::: Available records
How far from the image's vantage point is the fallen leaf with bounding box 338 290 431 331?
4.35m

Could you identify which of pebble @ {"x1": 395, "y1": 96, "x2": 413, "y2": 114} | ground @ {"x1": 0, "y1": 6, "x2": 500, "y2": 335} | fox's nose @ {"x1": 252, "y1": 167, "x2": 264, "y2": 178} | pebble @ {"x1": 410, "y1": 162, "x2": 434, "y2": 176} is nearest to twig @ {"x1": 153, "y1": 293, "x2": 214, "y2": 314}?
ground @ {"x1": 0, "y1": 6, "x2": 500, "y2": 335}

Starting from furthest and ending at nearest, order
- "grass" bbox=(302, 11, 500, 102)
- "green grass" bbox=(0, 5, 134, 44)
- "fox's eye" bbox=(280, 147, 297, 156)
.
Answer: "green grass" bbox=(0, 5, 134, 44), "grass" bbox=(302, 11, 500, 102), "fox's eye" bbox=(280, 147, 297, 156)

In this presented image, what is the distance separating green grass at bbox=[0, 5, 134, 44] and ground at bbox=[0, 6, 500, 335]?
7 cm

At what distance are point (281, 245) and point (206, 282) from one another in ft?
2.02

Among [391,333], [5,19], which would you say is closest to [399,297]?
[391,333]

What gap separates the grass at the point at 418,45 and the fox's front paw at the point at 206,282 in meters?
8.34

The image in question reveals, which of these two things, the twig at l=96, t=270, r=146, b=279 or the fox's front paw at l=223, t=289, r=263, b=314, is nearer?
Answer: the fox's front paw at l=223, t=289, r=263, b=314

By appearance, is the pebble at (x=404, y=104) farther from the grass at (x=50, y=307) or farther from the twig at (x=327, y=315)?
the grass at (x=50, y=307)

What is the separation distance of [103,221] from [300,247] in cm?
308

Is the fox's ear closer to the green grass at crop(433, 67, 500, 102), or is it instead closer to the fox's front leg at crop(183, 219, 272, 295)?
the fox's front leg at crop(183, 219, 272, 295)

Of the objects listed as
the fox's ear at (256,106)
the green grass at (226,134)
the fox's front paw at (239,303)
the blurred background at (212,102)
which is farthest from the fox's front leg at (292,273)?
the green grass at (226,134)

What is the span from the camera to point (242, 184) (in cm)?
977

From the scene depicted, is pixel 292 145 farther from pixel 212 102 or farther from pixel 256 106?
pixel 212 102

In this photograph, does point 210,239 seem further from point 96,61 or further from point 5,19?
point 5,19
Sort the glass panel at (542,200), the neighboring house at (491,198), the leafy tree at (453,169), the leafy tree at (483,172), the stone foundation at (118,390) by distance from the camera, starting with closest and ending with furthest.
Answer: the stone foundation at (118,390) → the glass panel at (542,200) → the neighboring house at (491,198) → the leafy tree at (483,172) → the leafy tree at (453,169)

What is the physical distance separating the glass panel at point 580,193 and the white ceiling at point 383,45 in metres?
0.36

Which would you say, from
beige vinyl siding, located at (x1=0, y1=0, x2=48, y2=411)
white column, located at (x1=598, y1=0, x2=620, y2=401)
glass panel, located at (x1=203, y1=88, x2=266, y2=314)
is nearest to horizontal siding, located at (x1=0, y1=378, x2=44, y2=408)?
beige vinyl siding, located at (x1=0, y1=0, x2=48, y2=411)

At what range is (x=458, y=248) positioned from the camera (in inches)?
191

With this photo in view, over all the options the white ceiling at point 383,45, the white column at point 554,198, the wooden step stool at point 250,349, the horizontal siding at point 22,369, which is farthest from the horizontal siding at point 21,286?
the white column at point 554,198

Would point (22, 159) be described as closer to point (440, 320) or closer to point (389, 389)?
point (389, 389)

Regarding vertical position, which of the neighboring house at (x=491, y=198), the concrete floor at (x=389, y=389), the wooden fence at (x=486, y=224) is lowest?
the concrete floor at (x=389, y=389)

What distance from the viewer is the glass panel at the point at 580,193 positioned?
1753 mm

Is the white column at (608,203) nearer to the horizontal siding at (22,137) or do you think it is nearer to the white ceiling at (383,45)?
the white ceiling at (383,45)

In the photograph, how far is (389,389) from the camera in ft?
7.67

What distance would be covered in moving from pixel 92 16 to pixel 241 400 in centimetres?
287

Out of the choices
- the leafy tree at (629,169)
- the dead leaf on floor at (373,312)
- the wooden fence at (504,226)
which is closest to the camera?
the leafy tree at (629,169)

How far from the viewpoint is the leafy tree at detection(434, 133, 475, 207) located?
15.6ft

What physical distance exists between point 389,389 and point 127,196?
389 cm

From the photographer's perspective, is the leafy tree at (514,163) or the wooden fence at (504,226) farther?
::::::
::: Available records
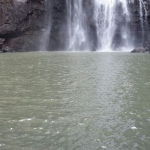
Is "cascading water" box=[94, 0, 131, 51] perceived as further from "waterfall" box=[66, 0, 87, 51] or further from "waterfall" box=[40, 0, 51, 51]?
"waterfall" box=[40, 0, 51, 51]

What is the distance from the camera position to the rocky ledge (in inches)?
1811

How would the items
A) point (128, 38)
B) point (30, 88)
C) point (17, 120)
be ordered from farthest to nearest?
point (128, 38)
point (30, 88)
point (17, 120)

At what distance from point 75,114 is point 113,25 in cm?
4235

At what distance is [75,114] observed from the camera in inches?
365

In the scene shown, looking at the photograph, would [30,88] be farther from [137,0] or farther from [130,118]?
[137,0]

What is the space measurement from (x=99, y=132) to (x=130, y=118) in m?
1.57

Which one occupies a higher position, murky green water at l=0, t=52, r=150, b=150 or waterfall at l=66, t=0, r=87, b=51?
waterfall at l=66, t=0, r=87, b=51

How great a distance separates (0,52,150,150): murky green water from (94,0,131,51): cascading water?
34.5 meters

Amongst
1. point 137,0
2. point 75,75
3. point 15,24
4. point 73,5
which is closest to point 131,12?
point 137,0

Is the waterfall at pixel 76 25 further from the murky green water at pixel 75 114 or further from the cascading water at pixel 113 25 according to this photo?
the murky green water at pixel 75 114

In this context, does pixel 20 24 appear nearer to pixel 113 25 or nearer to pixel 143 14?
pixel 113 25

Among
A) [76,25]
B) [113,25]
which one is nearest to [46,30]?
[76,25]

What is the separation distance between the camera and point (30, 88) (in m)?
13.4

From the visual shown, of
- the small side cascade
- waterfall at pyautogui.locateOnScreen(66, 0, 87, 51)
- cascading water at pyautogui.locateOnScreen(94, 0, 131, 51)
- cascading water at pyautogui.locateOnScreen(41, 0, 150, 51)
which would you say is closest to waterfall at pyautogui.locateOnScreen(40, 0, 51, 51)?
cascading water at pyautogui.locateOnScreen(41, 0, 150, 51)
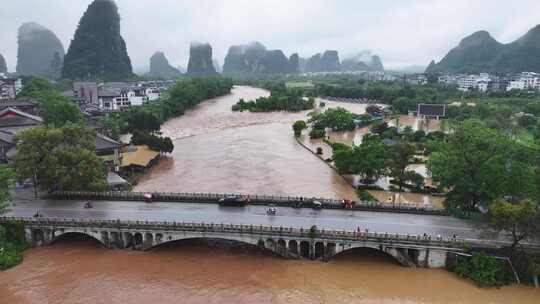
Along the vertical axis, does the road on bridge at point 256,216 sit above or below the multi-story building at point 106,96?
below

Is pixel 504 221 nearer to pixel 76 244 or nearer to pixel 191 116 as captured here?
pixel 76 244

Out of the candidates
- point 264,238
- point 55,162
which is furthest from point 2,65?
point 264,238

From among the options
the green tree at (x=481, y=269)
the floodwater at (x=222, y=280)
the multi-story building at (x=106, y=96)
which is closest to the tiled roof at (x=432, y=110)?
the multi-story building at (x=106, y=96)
::::::
::: Available records
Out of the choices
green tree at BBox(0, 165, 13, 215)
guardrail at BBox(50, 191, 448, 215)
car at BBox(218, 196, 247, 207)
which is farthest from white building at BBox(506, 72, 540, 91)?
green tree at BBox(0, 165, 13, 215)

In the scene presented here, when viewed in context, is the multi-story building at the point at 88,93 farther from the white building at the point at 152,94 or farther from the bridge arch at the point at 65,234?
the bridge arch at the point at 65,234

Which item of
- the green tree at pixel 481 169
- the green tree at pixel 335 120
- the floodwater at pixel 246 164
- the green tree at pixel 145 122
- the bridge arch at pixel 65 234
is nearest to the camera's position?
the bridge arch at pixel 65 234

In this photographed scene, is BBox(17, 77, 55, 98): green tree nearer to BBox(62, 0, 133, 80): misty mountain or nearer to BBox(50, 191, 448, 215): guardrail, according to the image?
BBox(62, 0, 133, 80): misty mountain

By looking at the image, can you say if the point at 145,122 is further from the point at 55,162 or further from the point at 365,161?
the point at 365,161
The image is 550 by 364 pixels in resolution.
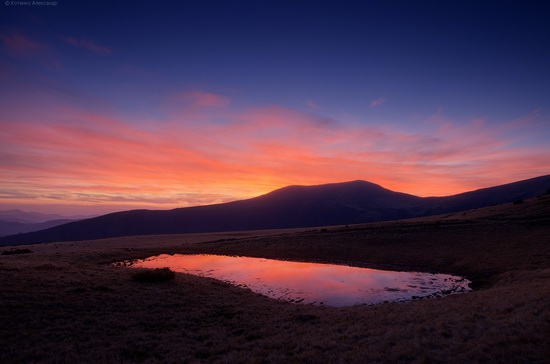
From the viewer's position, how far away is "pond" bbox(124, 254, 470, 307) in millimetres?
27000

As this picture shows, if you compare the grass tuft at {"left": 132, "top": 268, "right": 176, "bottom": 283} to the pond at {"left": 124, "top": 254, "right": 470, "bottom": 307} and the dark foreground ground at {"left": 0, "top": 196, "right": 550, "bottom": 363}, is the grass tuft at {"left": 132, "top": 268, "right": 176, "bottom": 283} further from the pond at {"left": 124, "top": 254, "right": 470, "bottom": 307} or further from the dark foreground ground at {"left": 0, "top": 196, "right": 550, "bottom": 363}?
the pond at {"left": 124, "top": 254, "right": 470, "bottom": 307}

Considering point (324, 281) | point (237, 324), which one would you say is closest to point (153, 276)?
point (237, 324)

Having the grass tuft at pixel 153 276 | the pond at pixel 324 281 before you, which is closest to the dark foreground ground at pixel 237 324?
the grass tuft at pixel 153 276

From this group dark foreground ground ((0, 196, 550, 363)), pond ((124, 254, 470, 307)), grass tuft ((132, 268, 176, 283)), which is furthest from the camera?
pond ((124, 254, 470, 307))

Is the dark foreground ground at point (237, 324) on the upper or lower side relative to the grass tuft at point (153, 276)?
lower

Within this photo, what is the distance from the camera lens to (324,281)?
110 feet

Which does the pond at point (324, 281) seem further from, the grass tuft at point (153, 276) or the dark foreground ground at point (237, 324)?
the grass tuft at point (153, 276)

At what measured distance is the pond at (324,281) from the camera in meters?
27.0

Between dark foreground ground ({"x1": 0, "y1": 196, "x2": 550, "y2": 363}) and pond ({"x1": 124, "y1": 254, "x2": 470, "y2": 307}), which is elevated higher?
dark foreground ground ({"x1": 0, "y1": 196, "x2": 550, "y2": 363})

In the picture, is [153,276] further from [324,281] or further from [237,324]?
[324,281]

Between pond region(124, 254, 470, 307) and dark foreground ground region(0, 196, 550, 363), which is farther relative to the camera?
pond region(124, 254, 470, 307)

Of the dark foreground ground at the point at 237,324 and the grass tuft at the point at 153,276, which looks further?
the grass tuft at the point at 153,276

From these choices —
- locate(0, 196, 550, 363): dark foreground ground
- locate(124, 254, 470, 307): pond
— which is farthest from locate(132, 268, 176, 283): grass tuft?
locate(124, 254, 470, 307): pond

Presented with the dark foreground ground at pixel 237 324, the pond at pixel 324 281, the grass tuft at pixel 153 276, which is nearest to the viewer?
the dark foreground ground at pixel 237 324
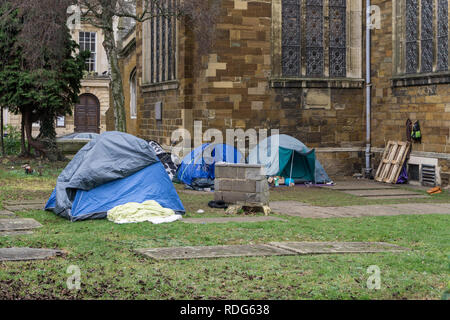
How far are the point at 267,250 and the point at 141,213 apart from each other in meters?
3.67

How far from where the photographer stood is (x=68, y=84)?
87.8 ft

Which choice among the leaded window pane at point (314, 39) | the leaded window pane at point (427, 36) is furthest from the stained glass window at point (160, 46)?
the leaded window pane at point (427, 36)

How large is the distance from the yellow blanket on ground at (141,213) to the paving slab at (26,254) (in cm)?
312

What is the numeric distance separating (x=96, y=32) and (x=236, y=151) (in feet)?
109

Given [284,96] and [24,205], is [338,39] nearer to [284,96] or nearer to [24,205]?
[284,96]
::::::
Problem to work on
Copy the rows between the line holding "Starting from furthest" and the line holding "Answer: the fox's", inclusive, and change "twig" to "branch". Leave everything else the same.

Result for this exercise
Starting from furthest and ending at nearest, order
- "grass" bbox=(302, 11, 500, 102)
- "green grass" bbox=(0, 5, 134, 44)
- "fox's eye" bbox=(280, 147, 297, 156)
.
Answer: "green grass" bbox=(0, 5, 134, 44), "grass" bbox=(302, 11, 500, 102), "fox's eye" bbox=(280, 147, 297, 156)

In this presented image, what is the distance separating green grass at bbox=[0, 5, 134, 44] and ground at bbox=[0, 6, 500, 335]?
7 cm

At what distance are point (281, 245) and point (206, 282) from one another in ft?
2.02

Among [391,333], [5,19], which would you say is closest to [399,297]?
[391,333]

What gap separates the grass at the point at 418,45 and the fox's front paw at the point at 206,282 in meters?
8.34

The image in question reveals, which of these two things, the branch at l=96, t=270, r=146, b=279 or the fox's front paw at l=223, t=289, r=263, b=314, is nearer?
Answer: the fox's front paw at l=223, t=289, r=263, b=314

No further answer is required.